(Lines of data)
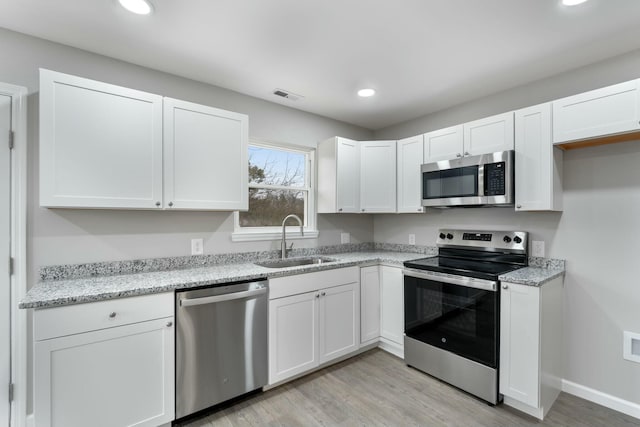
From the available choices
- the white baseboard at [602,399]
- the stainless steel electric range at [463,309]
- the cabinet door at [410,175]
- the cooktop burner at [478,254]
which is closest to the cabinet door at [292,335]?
the stainless steel electric range at [463,309]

### WHAT IS NEEDED
In the lines above, substitute "cupboard door" for every occurrence of "cabinet door" and change nothing else. Leave the pictures out of the rewritten lines.

### EXERCISE OUTPUT
From the available choices
- the white baseboard at [602,399]
- the stainless steel electric range at [463,309]
- the cupboard door at [410,175]
- the cooktop burner at [478,254]
which is closest to the cupboard door at [292,335]?
the stainless steel electric range at [463,309]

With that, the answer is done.